Data Integration Developer (Senior)

Job description

Job description

We’re looking for an exceptional Ruby Developer to join OpenCorporates, the world’s largest open database of company info, and one of the most exciting and important data companies in the world.

OpenCorporates is revolutionising access to company data, and with it genuinely changing the world for the better. Our data is more trusted, more transparent, fresher and depended upon by everyone from investigative journalists and anti-corruption investigators to law enforcement, major banks and fintech unicorns. We are an innovative, fast growing, scale-up with aggressive goals and a public benefit mission at its core. We have a world-class set of trustees to ensure the long term sustainability of our business model.

Main Responsibilities:

Your role will be to write, run and maintain the scrapers and bots that integrate with APIs, download open data dumps or scrape websites to collect data for OpenCorporates.

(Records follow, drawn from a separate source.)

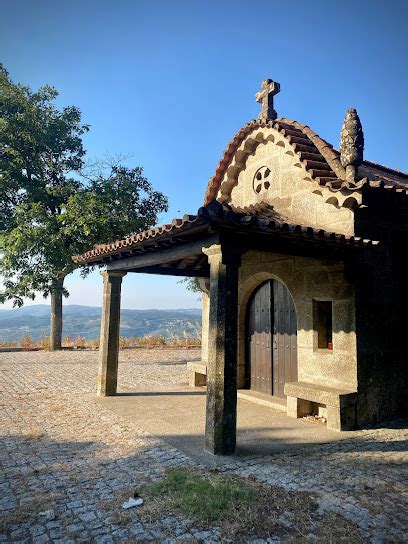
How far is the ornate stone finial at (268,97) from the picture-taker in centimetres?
895

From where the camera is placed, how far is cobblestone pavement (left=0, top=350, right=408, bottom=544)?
3.19 meters

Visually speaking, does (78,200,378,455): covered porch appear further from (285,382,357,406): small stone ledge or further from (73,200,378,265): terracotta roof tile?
(285,382,357,406): small stone ledge

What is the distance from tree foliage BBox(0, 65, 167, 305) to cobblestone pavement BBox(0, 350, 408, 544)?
8.90 meters

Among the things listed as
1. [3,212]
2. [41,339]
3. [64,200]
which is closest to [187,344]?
[41,339]

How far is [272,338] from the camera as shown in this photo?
8117mm

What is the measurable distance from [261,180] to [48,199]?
463 inches

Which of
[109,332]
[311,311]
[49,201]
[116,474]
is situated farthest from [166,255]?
[49,201]

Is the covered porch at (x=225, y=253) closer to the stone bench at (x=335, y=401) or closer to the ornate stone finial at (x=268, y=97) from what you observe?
the stone bench at (x=335, y=401)

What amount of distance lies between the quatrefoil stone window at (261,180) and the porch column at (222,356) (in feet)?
13.0

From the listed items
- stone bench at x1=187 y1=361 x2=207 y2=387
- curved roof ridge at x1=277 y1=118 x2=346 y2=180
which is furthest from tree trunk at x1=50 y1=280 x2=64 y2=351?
curved roof ridge at x1=277 y1=118 x2=346 y2=180

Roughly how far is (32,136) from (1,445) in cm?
1508

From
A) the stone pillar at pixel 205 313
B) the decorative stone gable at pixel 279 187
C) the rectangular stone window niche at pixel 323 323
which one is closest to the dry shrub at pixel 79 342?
the stone pillar at pixel 205 313

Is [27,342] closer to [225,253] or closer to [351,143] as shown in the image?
[225,253]

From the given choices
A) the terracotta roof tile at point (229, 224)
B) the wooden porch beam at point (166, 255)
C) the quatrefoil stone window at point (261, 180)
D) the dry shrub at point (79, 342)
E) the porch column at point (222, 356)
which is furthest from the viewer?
the dry shrub at point (79, 342)
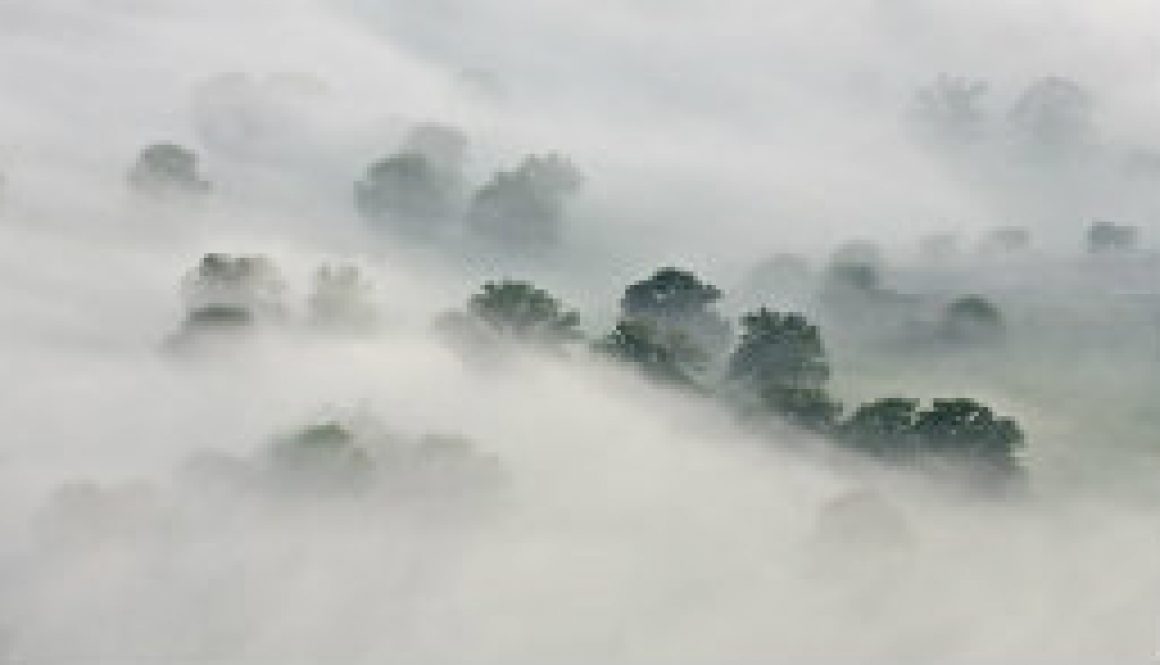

Your main responsibilities include:

  • Support & expand our data pipeline by working hand with the rest of the Data Acquisition team

  • Write bots to source publicly available data (scraping websites, consuming data published via APIs or CSV, or extracting data from PDFs) in order to create new data feeds, and also help solve problems with our existing feeds

  • Maintain high data quality by documenting and comparing datasets to their source to verify that the information is complete and error-free. You'll also suggest ways to make our processes more efficient.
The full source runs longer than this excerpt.